Real-time process intelligence changes this dynamic completely. When liquid analysis captures the complete process state continuously, deviations are visible as they develop—not after they've created problems. This shift from reactive to proactive process management eliminates an entire category of hidden losses.

 

Quantifying the invisible losses

The cumulative impact of delayed process visibility shows up across multiple operational areas:

Batch changeover losses: Conservative pushout protocols designed to ensure quality typically discard substantial volumes of product at each transition—product that precise real-time monitoring could recover. Even timing errors of just a few seconds can result in 1-2% loss or dilution, which compounds significantly across hundreds of changeovers annually.

CIP inefficiency: Time-based cleaning protocols build in safety margins that extend cycles beyond what's actually required. Traditional approaches often waste significant time in pre-rinse, caustic circulation, and final rinse phases—time that represents both lost production capacity and unnecessary resource consumption. CIP optimisation can eliminate these inefficiencies by detecting actual cleaning completion.

Batch variation costs: Even when batches meet specifications, variation in product consistency affects downstream efficiency. Tighter process control reduces these cascading inefficiencies in filtration, carbonation, and final product stability.

Reactive troubleshooting overhead: When process issues are only detected through lagging indicators—failed quality checks, customer complaints, visible contamination—the cost extends beyond the immediate problem. Investigation time, root cause analysis, corrective batches, and validation runs all consume resources that proactive monitoring would avoid.

 

The real-time advantage

Manufacturing facilities implementing Collo have documented specific gains that illustrate the gap between "good enough" and optimised process control:

Valio's Joensuu plant tackled invisible losses in their cream production line that flow metres couldn't detect. Small timing errors—just a few seconds—were causing 1-2% product loss or dilution. Collo Insights was used to identify exact transition points during pushouts, the plant achieved significant annual cost savings. Since raw milk contributes to 80% of Valio's CO2 emissions, preserving every drop made a measurable impact on both margins and environmental targets.

 

A European beverage manufacturer running 250 cleaning cycles annually discovered they were wasting 26.4 minutes per cycle through conservative time-based protocols.  CIP optimisation delivered a 23% cycle time reduction, €541,667 in annual savings, 1.552 million litres less water consumption, and 6,500 additional production minutes yearly—all from optimising a single production line.

These results demonstrate what becomes possible when facilities move from periodic monitoring to real-time liquid process intelligence.

 

Moving beyond 'Good Enough'

The beverage and dairy processing industry has evolved to accept periodic monitoring and reactive troubleshooting as standard practice. But as production demands intensify, sustainability requirements tighten, and margin pressures increase, the hidden costs of "good enough" process control become harder to justify.
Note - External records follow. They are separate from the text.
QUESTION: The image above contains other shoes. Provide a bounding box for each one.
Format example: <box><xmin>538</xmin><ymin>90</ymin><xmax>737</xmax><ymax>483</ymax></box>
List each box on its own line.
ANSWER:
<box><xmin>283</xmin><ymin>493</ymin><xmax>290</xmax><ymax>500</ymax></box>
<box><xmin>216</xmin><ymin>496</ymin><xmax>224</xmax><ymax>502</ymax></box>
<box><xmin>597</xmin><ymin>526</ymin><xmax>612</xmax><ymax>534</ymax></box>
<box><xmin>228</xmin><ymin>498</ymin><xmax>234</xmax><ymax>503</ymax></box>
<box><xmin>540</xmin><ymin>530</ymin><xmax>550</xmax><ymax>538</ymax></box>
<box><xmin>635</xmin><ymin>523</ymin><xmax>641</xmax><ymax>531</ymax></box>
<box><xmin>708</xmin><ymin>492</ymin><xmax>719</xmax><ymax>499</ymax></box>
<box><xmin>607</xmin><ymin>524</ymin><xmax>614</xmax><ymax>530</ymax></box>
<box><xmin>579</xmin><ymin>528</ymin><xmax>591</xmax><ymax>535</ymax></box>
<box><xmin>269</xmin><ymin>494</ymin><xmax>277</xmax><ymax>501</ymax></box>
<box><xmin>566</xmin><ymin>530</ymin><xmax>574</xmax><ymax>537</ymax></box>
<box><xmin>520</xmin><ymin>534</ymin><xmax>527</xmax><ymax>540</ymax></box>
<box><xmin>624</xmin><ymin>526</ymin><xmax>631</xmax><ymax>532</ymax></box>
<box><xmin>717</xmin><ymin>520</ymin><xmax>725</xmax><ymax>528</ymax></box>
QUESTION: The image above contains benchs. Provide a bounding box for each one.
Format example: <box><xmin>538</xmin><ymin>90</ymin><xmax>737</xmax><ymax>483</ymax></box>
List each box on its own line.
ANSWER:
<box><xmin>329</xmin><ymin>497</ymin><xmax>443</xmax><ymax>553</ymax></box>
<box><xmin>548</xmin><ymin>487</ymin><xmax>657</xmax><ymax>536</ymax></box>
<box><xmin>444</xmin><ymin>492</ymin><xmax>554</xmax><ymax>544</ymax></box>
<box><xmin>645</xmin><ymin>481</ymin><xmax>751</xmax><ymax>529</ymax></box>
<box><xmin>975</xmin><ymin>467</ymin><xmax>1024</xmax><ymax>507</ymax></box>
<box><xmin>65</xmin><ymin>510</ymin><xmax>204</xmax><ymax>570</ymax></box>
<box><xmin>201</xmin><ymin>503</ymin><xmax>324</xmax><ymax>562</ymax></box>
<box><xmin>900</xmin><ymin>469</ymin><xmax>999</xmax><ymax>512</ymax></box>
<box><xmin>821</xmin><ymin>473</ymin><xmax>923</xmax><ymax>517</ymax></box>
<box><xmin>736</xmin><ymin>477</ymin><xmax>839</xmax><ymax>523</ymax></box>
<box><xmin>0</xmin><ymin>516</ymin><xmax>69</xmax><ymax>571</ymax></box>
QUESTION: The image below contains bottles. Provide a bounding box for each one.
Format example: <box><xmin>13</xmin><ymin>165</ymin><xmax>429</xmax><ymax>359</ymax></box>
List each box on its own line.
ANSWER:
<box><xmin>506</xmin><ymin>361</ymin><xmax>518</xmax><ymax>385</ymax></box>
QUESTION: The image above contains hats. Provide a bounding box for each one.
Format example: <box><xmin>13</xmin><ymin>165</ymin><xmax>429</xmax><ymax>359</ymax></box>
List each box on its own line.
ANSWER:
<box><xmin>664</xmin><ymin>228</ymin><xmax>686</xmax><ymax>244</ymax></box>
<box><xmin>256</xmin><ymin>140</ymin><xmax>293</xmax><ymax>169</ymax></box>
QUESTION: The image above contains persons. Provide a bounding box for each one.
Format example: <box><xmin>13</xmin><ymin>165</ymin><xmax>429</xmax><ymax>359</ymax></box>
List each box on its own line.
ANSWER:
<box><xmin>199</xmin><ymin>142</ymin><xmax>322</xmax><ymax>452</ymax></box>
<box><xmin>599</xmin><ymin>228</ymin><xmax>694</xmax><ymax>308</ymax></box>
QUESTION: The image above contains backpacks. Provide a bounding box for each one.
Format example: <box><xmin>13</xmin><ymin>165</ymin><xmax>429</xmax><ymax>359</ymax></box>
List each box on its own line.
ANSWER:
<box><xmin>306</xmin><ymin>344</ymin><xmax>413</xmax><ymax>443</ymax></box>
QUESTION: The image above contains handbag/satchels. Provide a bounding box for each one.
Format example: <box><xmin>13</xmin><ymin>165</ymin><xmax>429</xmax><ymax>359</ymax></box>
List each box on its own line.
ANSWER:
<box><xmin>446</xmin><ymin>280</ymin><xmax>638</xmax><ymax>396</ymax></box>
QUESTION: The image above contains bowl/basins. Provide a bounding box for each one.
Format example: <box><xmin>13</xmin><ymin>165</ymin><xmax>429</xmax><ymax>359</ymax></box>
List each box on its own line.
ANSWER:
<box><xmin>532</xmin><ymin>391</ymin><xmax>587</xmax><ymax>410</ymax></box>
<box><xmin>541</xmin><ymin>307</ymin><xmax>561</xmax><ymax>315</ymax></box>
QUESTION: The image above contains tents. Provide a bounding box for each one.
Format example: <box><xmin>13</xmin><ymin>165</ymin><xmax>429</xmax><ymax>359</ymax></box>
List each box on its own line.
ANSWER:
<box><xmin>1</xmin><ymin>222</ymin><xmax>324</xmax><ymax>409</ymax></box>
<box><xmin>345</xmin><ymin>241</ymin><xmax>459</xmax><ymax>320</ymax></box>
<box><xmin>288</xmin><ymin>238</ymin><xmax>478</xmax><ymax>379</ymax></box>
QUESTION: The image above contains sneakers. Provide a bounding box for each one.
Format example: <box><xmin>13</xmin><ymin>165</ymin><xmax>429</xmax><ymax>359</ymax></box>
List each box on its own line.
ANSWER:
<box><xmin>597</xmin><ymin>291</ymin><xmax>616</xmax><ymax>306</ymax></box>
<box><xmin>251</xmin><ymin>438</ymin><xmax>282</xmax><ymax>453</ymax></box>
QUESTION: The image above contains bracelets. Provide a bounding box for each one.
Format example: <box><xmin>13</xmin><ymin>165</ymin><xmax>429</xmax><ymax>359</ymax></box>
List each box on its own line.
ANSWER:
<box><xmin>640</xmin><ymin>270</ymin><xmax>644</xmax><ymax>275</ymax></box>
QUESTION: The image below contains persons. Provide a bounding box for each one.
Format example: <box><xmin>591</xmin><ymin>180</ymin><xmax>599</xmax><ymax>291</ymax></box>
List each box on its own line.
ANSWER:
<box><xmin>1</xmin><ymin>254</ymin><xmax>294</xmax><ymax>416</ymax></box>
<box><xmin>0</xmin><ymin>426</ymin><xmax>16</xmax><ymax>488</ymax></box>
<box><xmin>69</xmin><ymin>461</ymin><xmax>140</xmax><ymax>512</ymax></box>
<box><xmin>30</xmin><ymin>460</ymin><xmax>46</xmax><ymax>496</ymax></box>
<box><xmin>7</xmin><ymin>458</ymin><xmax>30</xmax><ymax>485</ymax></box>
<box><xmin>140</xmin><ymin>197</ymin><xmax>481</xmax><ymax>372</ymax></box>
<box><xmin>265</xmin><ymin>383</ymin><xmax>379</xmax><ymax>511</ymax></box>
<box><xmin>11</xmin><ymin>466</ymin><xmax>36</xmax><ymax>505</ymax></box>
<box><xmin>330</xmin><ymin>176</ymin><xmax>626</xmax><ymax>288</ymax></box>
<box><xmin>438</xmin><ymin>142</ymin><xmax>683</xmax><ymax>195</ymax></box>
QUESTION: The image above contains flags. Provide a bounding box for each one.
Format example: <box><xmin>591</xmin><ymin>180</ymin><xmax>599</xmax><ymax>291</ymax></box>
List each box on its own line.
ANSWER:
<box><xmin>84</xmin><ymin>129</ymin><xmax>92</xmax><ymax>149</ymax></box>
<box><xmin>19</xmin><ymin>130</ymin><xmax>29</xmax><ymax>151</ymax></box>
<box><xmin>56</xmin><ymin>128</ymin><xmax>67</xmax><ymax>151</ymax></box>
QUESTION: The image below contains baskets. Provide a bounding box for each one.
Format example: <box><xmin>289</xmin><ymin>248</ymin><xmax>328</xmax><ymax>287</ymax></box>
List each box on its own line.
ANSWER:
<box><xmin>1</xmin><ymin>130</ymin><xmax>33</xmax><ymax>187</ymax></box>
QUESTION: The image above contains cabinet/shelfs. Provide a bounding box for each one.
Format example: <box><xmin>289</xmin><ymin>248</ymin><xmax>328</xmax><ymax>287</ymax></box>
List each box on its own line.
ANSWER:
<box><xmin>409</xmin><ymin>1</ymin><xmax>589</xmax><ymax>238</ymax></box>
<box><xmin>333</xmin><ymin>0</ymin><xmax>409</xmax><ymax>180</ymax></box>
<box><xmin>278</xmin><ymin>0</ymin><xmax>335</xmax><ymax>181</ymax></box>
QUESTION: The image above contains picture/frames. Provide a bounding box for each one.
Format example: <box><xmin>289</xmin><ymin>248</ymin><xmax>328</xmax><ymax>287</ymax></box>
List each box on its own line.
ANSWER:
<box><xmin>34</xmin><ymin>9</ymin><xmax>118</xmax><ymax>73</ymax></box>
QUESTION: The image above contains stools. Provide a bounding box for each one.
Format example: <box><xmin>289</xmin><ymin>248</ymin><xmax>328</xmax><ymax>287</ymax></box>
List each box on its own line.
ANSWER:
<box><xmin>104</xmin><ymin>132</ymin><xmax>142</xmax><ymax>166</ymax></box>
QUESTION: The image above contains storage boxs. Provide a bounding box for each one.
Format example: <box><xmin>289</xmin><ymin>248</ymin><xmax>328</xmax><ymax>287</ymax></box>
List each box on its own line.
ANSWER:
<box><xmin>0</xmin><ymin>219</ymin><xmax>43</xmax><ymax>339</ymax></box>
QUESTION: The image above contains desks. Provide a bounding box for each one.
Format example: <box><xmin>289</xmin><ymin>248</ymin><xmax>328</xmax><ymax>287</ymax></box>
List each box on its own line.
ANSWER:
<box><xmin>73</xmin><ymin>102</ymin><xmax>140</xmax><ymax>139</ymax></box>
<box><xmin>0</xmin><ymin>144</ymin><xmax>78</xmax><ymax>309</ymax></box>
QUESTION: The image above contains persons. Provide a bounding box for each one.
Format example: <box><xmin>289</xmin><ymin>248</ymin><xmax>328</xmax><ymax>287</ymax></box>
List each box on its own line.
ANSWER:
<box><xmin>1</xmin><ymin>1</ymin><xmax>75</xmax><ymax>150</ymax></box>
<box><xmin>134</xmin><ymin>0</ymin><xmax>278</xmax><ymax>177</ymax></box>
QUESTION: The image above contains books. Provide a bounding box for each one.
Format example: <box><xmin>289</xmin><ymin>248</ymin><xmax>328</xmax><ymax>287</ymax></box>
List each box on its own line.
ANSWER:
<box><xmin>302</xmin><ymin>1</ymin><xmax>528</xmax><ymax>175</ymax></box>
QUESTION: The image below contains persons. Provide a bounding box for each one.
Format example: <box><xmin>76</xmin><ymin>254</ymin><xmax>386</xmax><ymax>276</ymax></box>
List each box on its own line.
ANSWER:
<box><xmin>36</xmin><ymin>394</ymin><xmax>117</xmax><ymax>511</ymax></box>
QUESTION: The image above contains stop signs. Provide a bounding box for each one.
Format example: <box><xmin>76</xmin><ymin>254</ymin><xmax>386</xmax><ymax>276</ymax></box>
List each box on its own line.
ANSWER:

Real-time process intelligence doesn't just prevent problems—it reveals optimisation opportunities that traditional monitoring can't see. When facilities gain continuous visibility into their liquid processes, they discover that what looked like efficient operation was actually leaving significant value on the table.

The question isn't whether your current process control works. It's whether it's capturing all the value your operation is capable of producing.